Return only the lines of the data below from the line with "Ignittion & Battery" up to and including the line with "Фото - Ніж туристичний", exactly as written, with the pictures omitted.

[Opening Input section]

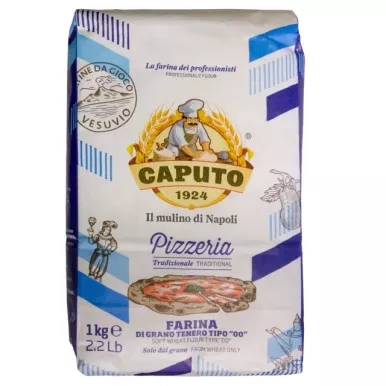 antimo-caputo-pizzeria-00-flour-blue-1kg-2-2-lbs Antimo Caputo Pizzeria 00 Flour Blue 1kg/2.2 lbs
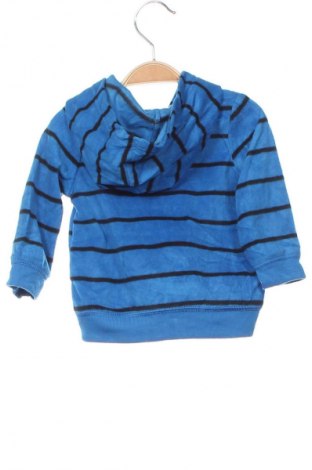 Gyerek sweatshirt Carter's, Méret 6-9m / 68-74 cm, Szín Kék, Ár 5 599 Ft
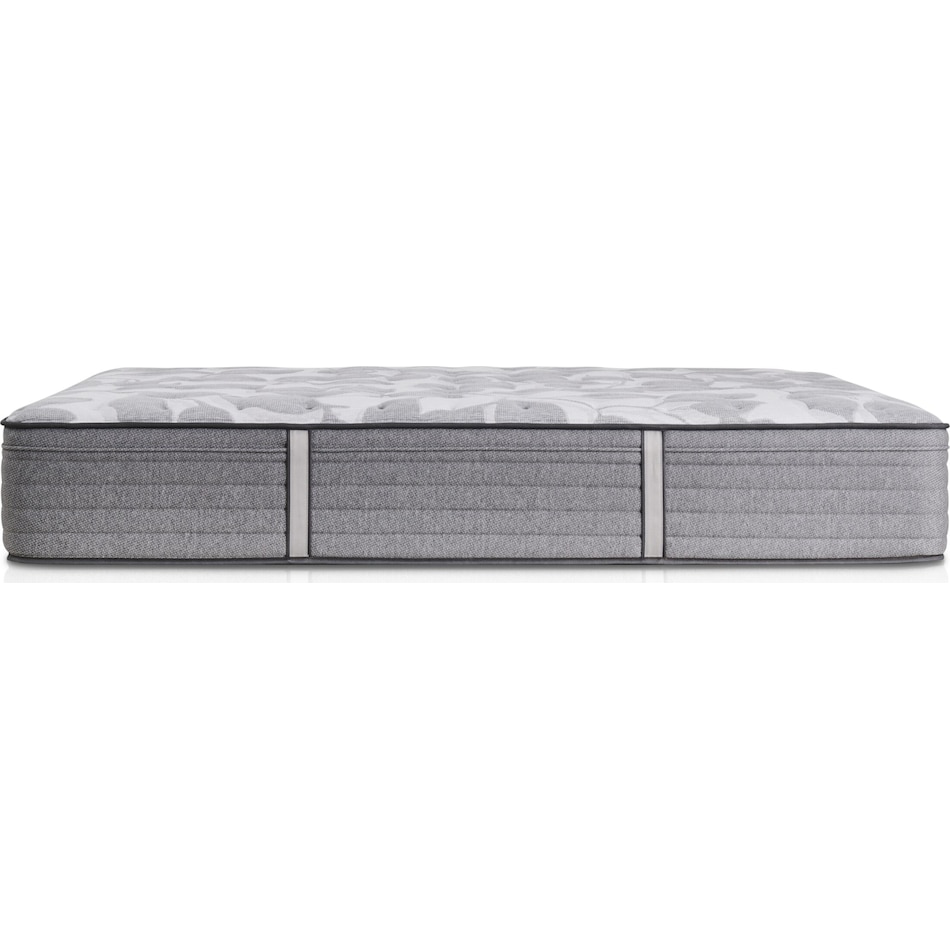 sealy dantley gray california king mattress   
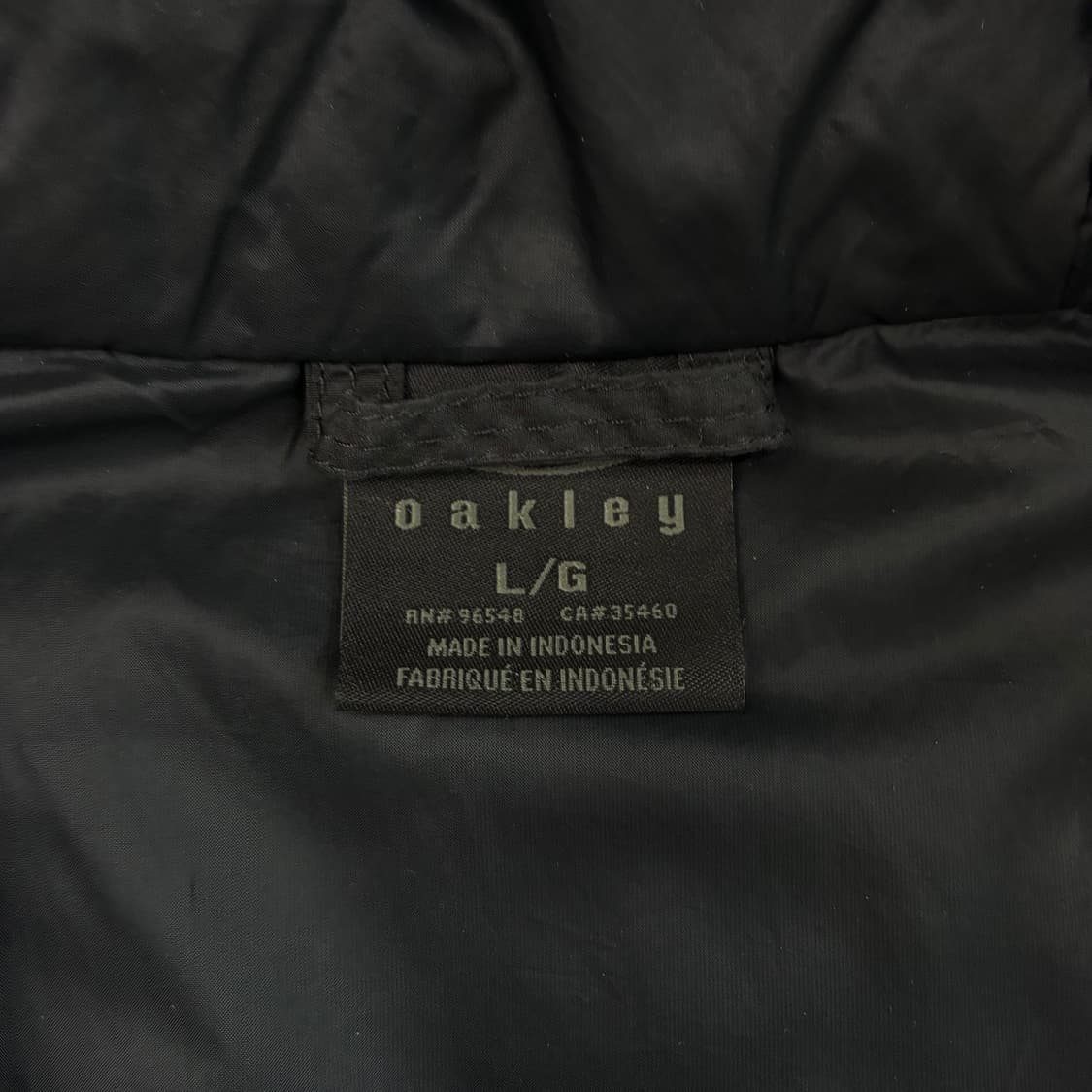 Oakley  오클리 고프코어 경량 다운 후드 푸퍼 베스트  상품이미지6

[Closing Input section]
[Opening Input section]

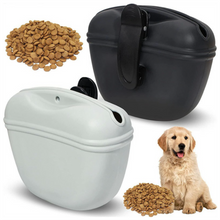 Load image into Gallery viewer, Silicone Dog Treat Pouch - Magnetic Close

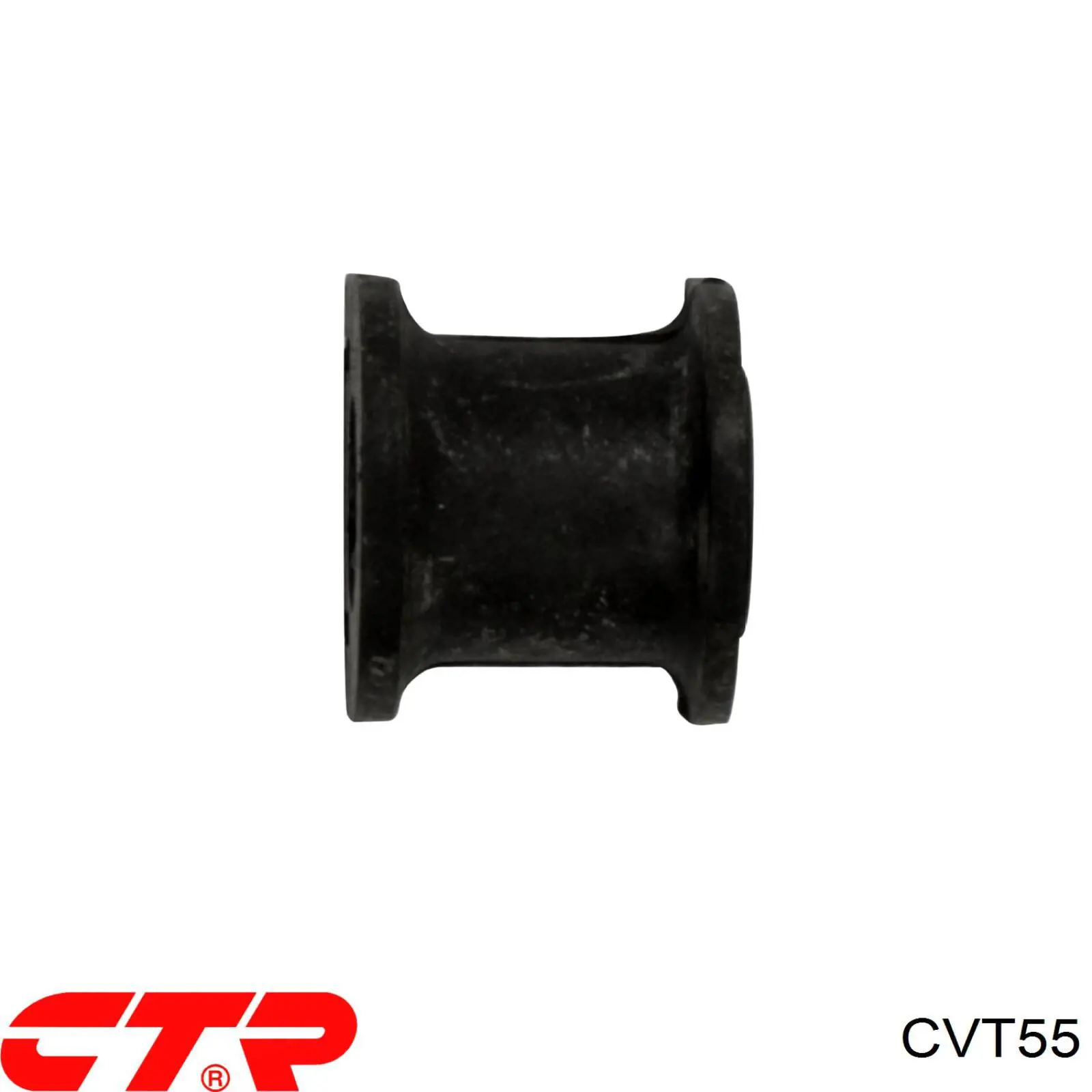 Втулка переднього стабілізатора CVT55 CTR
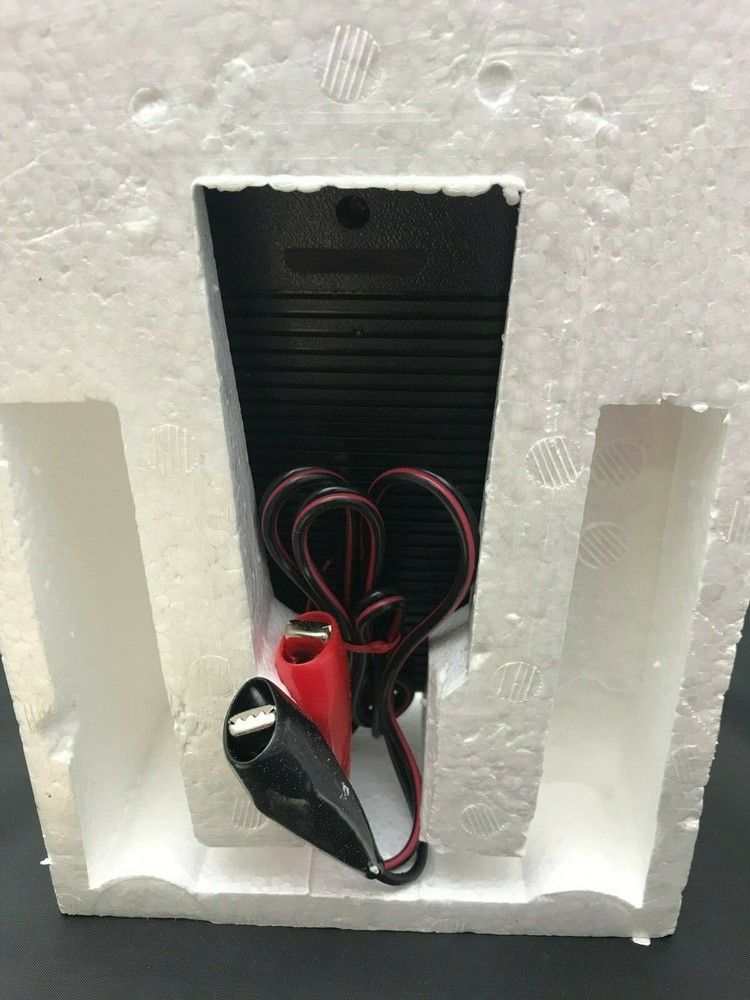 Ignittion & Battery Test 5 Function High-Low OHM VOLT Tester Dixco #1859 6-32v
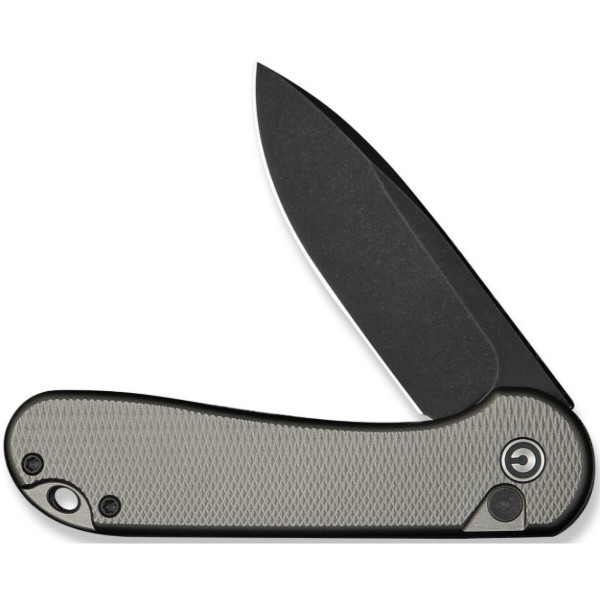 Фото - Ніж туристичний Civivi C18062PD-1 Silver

[Closing Input section]
[Opening Input section]

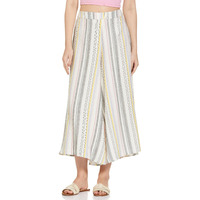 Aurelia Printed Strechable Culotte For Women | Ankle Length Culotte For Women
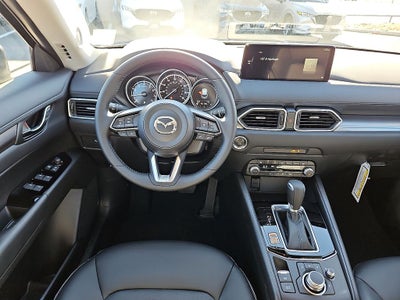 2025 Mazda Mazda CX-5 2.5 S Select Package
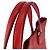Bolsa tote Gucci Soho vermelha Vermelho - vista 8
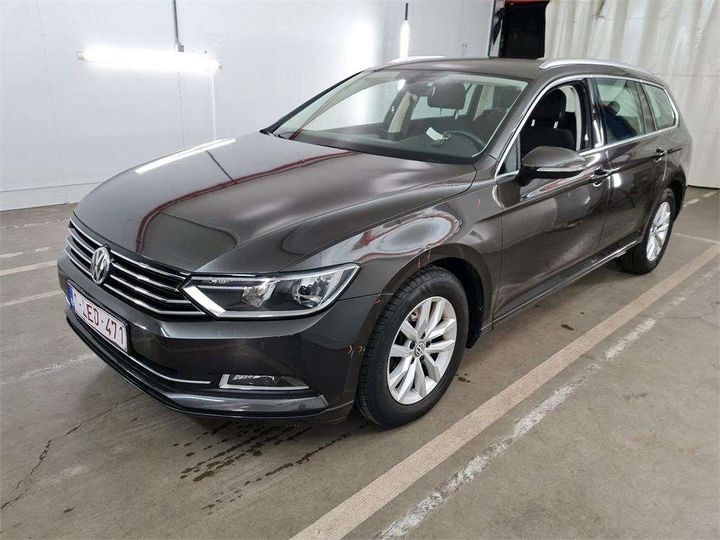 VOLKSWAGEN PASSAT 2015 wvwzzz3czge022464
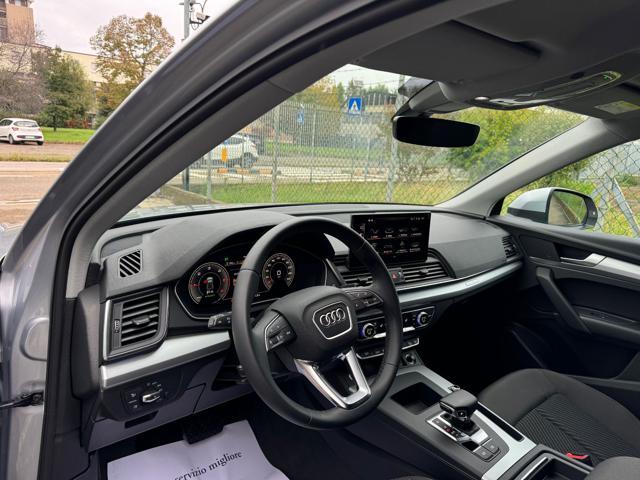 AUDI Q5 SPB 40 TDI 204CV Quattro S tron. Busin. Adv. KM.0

[Closing Input section]

__Result for this exercise__.
 Ignittion & Battery Test 5 Function High-Low OHM VOLT Tester Dixco #1859 6-32v
 Фото - Ніж туристичний Civivi C18062PD-1 Silver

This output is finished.